| Questions | 5 |
| Topics | Drilling, Fasteners, Micrometers, Miter Box, Pliers |
Drilling is the process of making small holes in wood or metal while boring is the process of making larger holes.
A nail is a short pin-shaped shaft of steel that's typically used to fasten pieces of wood together. It has a flat head on one end and a point on the other. A rivet consists of a cylindrical shaft with a head on one end and a tail on the other. When the rivet is installed, the tail is expanded and reshaped to form another head, creating a dumbell shape that will hold two surfaces together semi-permanently.
Micrometers provide accuracy to the thousandths of an inch and come in outside and inside varieties. An outside micrometer is used to measure outside thickness, such as the diameter of a bolt, while an inside micrometer is used to measure the inside dimension of an object, such as the diameter of the hole of a nut or the width of a channel.

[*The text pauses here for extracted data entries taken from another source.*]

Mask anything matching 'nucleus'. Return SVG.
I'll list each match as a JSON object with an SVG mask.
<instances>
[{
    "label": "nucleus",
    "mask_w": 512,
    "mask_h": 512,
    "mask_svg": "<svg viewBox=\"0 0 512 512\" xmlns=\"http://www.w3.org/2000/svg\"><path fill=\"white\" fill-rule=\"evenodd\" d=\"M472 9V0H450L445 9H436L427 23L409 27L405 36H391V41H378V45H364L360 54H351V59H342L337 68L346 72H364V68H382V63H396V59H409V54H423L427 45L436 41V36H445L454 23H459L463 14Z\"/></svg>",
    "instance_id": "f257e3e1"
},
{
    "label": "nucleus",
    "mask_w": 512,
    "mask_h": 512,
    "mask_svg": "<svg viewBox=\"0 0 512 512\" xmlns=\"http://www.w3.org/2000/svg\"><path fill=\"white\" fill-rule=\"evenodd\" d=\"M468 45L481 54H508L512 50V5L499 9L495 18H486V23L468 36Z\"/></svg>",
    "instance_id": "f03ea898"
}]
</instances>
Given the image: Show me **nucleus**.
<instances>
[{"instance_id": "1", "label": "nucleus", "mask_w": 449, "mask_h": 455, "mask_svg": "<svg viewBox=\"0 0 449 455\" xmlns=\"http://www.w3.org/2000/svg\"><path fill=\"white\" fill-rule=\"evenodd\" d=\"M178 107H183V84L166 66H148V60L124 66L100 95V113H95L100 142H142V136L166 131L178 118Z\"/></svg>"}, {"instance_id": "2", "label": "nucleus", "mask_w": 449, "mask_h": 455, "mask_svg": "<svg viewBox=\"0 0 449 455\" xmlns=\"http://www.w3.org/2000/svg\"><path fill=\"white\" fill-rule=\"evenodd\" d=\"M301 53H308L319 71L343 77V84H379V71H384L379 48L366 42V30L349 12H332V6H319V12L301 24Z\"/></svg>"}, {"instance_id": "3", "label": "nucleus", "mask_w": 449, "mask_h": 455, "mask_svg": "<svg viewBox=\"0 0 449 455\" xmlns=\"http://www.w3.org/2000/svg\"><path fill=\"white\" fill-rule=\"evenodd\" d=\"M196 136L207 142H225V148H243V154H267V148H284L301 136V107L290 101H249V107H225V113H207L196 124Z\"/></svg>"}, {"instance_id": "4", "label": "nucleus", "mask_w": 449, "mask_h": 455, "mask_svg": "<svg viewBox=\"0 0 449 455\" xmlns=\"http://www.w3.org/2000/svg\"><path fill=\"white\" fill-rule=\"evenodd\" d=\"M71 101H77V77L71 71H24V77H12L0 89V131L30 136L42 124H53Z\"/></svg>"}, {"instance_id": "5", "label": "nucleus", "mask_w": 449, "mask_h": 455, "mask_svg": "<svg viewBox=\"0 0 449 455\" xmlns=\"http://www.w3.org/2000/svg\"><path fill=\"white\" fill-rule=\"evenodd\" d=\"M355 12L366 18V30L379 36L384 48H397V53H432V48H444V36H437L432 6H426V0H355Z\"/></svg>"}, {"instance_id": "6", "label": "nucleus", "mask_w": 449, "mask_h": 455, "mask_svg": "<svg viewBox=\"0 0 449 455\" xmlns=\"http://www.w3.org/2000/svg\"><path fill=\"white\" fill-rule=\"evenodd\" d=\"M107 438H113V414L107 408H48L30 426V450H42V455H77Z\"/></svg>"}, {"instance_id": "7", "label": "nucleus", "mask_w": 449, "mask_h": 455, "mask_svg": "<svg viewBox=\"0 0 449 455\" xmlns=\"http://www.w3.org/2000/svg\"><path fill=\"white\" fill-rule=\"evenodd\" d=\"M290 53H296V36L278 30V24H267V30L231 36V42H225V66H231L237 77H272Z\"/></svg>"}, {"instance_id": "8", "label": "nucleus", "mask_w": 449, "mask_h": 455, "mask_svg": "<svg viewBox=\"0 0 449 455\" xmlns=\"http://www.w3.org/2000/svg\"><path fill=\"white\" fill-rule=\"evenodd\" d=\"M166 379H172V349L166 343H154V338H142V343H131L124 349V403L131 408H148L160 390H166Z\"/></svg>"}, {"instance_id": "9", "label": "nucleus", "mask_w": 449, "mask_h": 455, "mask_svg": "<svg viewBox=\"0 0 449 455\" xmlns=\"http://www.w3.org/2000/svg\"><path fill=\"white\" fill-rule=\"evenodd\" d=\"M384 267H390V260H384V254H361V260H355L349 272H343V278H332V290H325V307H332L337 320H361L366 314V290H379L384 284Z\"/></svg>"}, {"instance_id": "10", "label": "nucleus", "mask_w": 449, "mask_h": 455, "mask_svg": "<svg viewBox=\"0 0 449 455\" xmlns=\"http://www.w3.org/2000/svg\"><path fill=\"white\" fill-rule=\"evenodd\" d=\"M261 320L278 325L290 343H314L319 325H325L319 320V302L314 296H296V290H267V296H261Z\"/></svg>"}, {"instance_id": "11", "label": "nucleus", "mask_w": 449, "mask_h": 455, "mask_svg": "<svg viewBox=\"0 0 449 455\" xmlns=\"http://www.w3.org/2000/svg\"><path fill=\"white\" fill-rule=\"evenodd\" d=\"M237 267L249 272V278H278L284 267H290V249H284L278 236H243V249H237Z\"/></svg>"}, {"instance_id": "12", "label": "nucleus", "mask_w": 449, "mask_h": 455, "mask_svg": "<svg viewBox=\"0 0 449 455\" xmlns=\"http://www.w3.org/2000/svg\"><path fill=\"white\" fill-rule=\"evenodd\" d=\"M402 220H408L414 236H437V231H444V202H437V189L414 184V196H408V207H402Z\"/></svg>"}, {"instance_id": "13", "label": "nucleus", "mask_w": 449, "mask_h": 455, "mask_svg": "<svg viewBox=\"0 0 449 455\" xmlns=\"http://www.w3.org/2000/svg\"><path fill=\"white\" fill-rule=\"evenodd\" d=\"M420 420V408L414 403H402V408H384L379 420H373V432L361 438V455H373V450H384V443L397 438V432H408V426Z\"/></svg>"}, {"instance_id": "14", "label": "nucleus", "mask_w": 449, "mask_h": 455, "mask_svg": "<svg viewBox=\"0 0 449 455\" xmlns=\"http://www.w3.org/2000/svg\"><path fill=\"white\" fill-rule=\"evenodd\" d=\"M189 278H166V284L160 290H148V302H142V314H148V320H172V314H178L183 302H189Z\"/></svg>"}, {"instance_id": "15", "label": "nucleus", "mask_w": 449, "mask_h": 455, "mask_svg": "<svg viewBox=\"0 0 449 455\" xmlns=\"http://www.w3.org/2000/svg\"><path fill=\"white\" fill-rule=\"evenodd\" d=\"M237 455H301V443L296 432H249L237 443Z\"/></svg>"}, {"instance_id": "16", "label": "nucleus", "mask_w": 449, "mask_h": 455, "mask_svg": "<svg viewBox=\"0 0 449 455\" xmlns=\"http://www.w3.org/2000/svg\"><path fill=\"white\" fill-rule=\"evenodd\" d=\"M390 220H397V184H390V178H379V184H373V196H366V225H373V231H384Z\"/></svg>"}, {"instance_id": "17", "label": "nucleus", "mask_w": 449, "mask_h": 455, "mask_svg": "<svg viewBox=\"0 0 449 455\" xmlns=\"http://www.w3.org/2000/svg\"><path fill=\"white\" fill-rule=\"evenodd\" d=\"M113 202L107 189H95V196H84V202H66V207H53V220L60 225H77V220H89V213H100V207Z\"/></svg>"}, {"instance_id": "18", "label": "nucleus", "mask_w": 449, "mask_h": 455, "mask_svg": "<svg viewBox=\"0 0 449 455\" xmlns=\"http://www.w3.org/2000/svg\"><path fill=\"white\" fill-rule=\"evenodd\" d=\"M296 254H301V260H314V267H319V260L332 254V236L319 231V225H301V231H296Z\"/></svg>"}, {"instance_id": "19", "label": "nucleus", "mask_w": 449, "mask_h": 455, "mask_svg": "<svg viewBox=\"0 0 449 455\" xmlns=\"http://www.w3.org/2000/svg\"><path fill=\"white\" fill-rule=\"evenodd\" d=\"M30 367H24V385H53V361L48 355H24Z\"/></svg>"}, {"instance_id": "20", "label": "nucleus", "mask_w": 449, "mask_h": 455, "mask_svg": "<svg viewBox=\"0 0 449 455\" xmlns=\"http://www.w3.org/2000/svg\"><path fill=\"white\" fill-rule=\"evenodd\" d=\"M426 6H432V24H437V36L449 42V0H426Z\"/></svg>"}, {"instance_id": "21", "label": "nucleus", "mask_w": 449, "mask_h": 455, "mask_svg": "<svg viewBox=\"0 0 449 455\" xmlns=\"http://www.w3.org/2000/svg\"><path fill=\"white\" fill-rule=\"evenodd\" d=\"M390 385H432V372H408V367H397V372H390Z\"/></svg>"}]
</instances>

A miter box utlizes a back saw (a fine toothed saw with a rigid strip of steel opposite its blade edge) to make cuts in wood at a specified angle.
Pliers are designed to provide a mechanical advantage, allowing the force of the hand's grip to be amplified and focused with precision. Pliers also allow finer control over objects that are too small to be manipulated by the fingers alone. The standard configuration is combination pliers which provide a fixed maximum jaw width. Other styles include adjustable joint pliers that allow selecting jaw width, needle nose pliers for holding small objects in tight spaces and locking pliers that will lock in place to hold or clamp objects together.